> GIVEN ENTRIES:
• • •
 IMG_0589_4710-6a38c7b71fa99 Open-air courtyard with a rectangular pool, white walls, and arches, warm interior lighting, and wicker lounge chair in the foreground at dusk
• • •
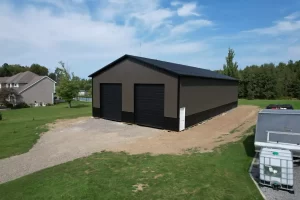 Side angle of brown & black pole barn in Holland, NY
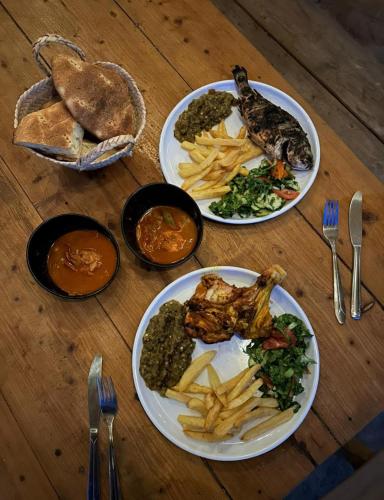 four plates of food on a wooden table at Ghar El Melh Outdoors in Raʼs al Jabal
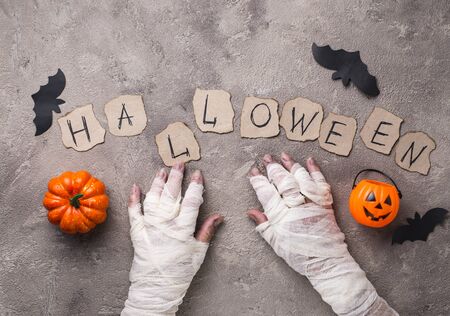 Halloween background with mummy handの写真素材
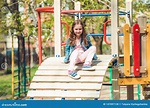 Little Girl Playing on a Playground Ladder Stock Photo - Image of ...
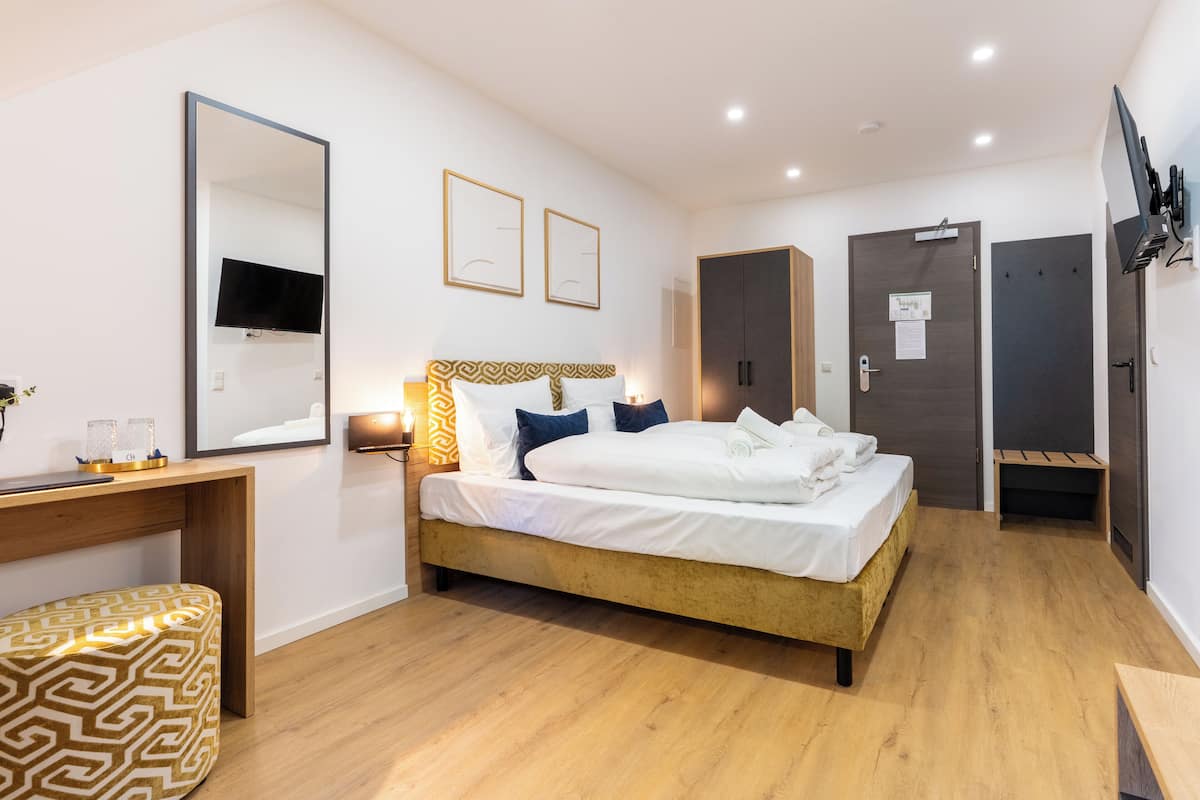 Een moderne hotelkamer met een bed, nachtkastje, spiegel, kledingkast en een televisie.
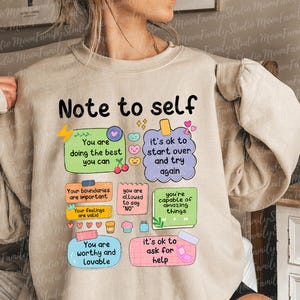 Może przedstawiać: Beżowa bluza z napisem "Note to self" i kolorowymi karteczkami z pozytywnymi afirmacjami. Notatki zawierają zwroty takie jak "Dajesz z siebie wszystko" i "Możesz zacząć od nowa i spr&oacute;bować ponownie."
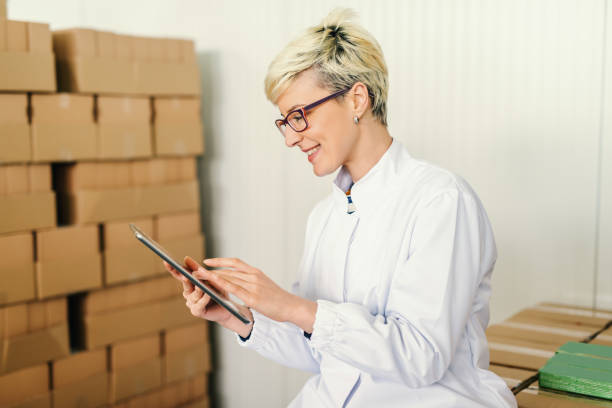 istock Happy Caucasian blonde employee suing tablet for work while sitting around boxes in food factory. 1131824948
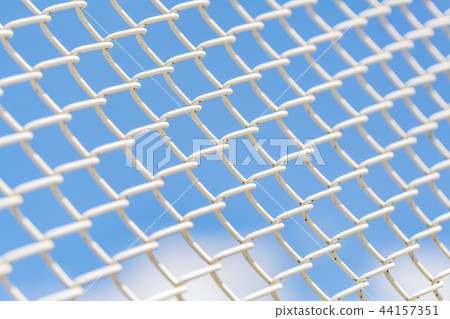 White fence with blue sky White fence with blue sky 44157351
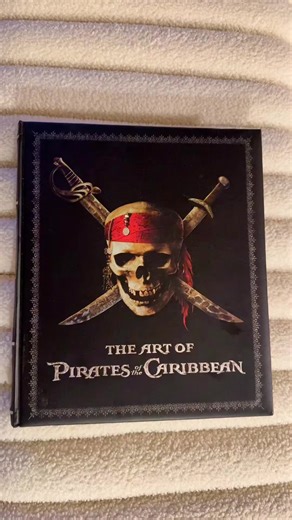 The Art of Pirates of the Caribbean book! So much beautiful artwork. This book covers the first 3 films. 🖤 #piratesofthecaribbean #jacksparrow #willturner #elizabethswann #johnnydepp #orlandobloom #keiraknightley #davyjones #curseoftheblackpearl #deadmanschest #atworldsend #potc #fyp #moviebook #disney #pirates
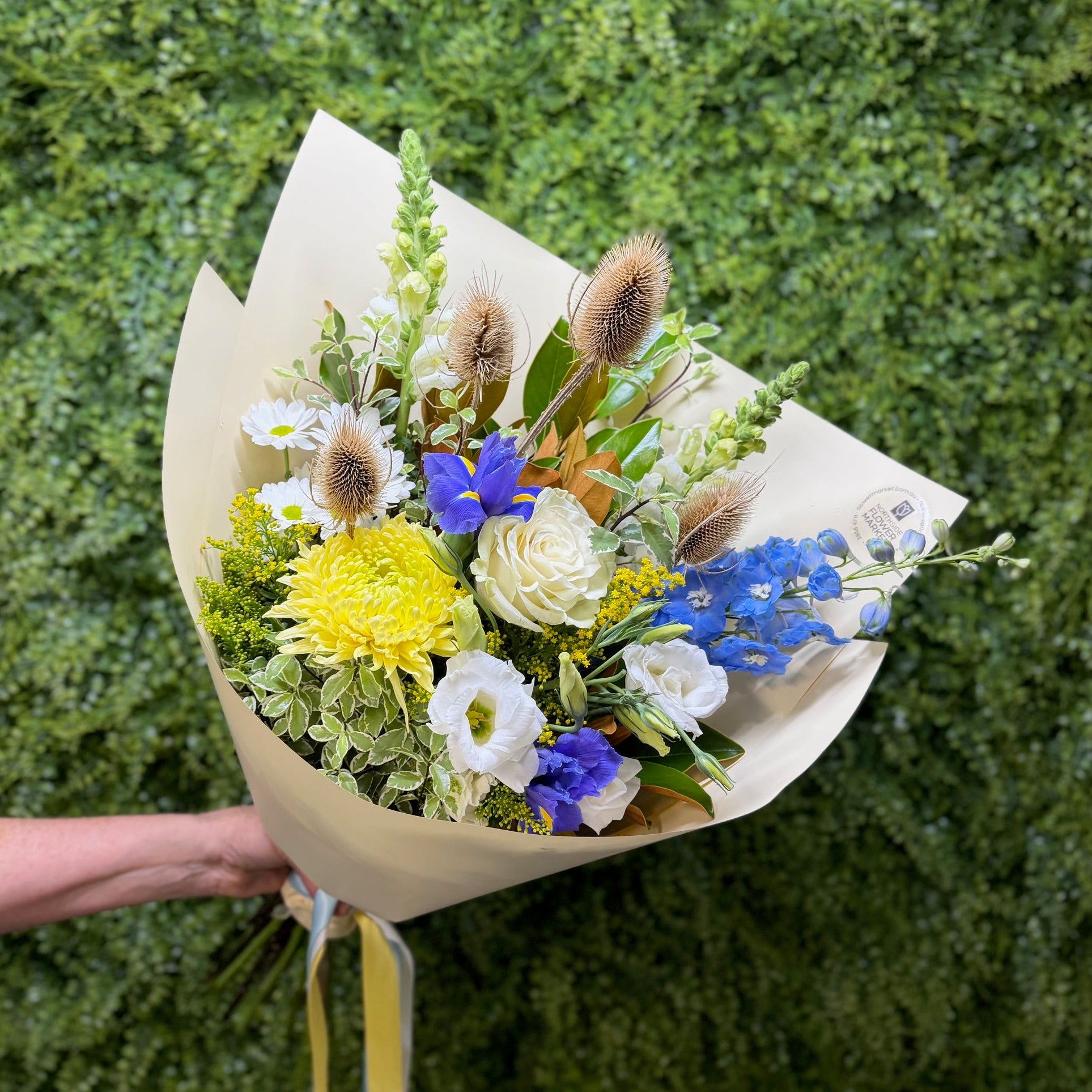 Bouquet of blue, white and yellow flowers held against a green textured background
• • •
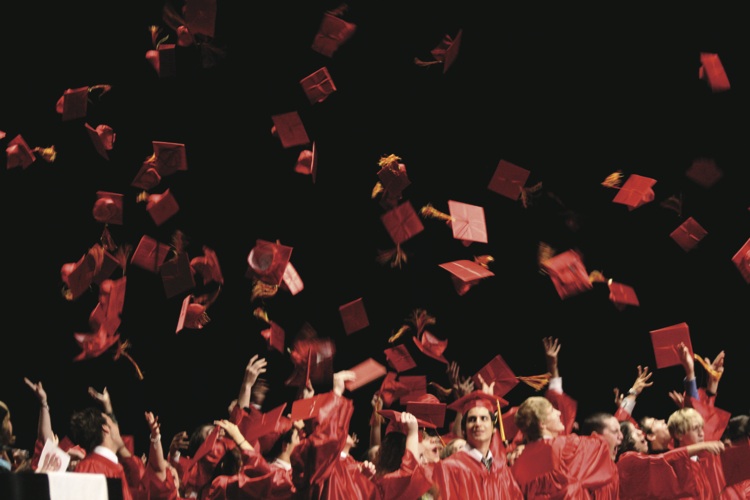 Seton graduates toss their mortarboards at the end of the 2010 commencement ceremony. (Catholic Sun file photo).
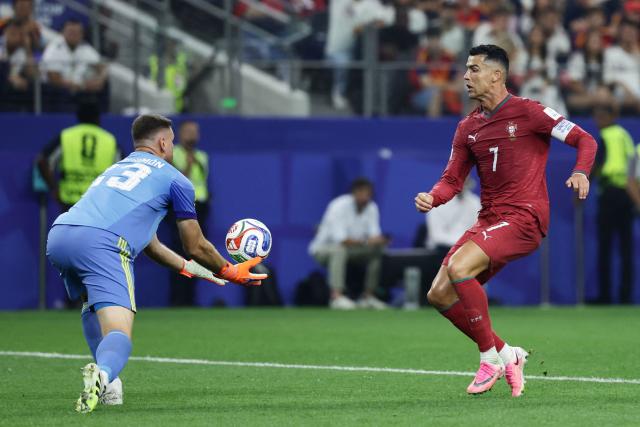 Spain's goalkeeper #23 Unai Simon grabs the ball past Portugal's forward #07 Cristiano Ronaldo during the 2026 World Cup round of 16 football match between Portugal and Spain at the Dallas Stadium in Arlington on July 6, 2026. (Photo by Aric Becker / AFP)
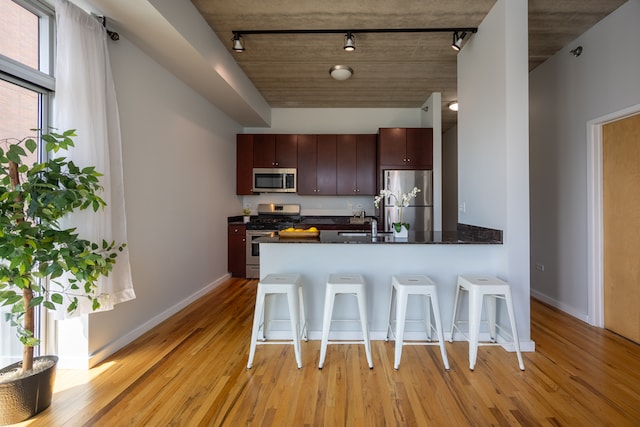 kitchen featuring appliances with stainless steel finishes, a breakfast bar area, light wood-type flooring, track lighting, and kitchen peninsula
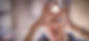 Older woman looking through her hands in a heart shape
• • •
Rewrite the part of the material that opens with the line containing "Seton graduates toss" and closes with the line containing "Older woman looking", replacing "mortarboards" with "caps" and changing nothing else. Omit the pictures from your answer.

 Seton graduates toss their caps at the end of the 2010 commencement ceremony. (Catholic Sun file photo).
 Spain's goalkeeper #23 Unai Simon grabs the ball past Portugal's forward #07 Cristiano Ronaldo during the 2026 World Cup round of 16 football match between Portugal and Spain at the Dallas Stadium in Arlington on July 6, 2026. (Photo by Aric Becker / AFP)
 kitchen featuring appliances with stainless steel finishes, a breakfast bar area, light wood-type flooring, track lighting, and kitchen peninsula
 Older woman looking through her hands in a heart shape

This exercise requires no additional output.